Webster defines paradigm as: A set of assumptions, concepts, values, and practices that constitutes a way of viewing reality for the community that shares them, especially in an intellectual discipline.
I think that paradigms are difficult to change, mostly because we don’t realize that we have them. I think that the way I view reality IS reality, and it never occurs to me that reality might be different. In fact, perhaps our paradigm can only change when we are shocked and rocked out of our reality by some kind of outside force.
The reality of Mary and Joseph was of a traditional betrothal period and a wedding celebration, then children and life as a humble family living in Nazareth. It certainly didn’t include a pregnancy before they had sexual relations. Why would it? But finding herself pregnant while a virgin rocked Mary’s paradigm.
The reality of so many of the Hebrew people of the first century was that a messiah would come to rescue them from the oppression of Rome. And even though Jesus told His followers many times about how scripture was to be fulfilled through Him, their realities didn’t include the kind of Messiah He was to become. But thankfully through His life, death and resurrection, Jesus managed to rock the paradigm of many. And thankfully He is rocking paradigms still today.
As I sit here on Christmas day I’m pondering my own paradigm about Jesus entering this world. I wish that I knew where my own “assumptions, concepts, values, and practices that constitute the way I view reality” are off.
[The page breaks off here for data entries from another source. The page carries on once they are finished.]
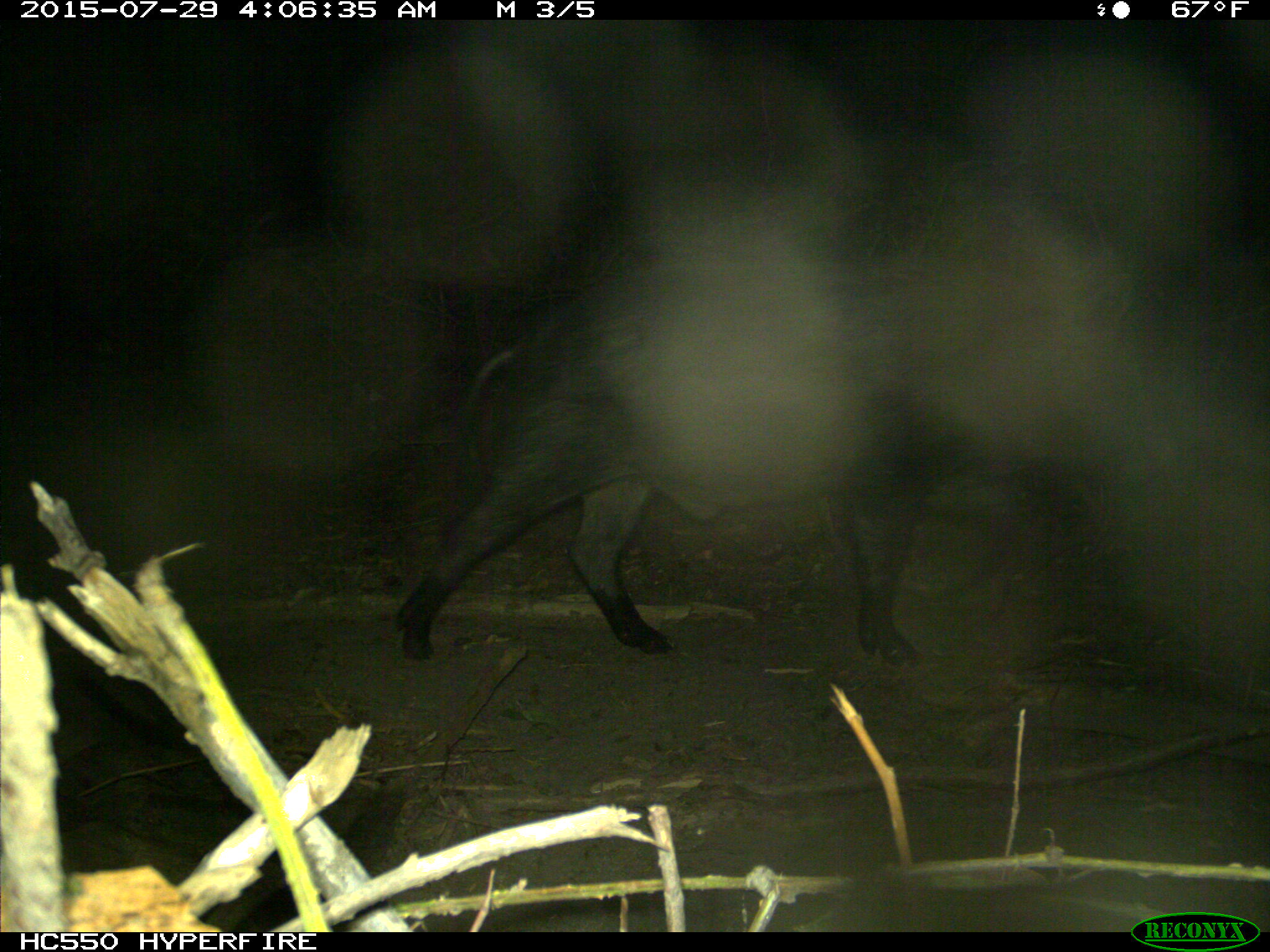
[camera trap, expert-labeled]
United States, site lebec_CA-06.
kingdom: Animalia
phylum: Chordata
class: Mammalia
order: Artiodactyla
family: Suidae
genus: Sus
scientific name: Sus scrofa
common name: wild boar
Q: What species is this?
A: Sus scrofa (wild boar).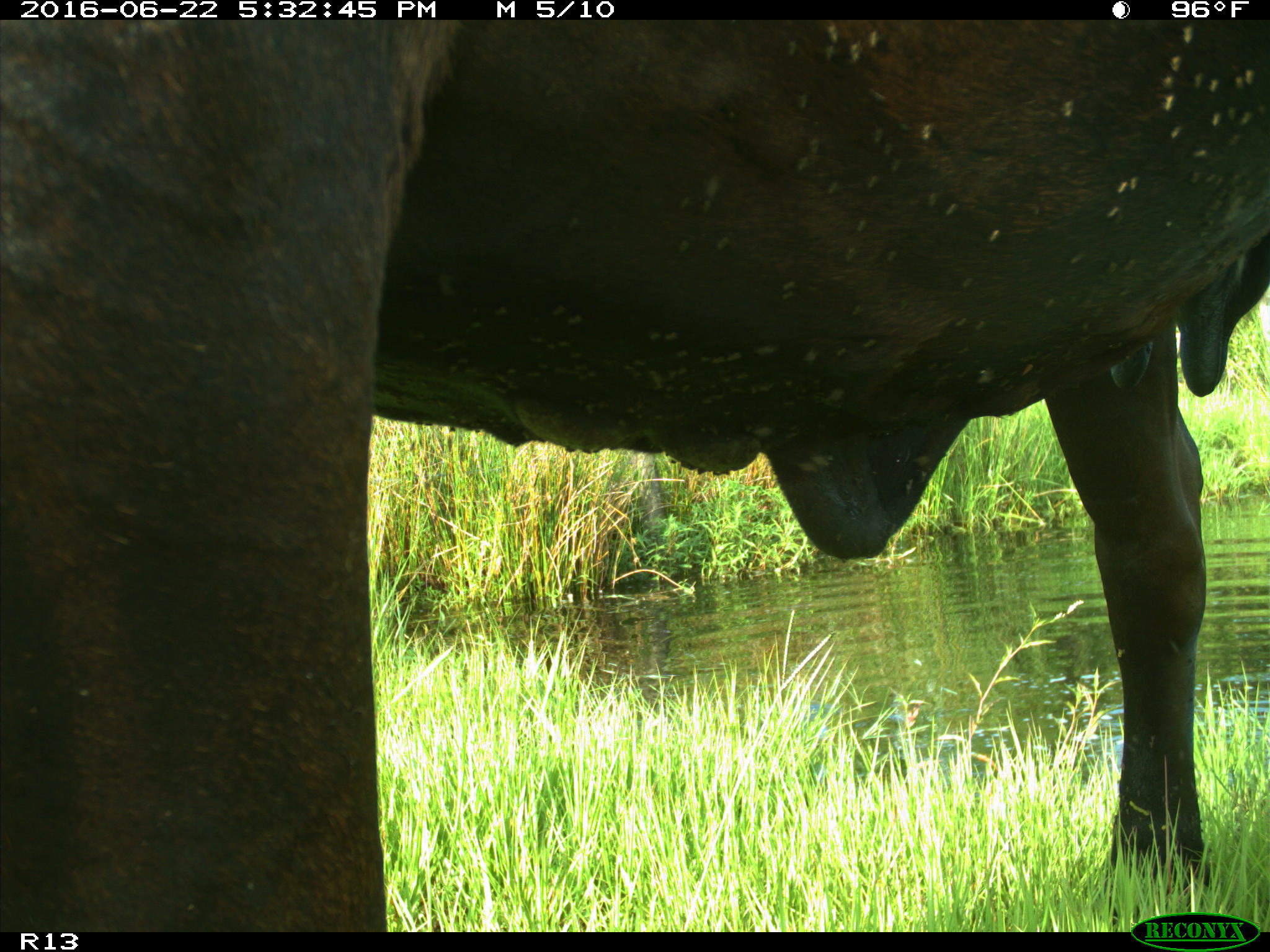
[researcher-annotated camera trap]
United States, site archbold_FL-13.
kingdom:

Today (and tomorrow and every day), I need Jesus to rock my paradigms the way He rocked Mary and Joseph’s; and the shepherds who heard the angels declare His birth; and the three kings who saw the mysterious star; and later Zacchaeus when Jesus showed up for dinner; or the woman when she was rescued by Him from certain stoning; or the blind man who said “all I know is once I was blind and now I see:” and so many others.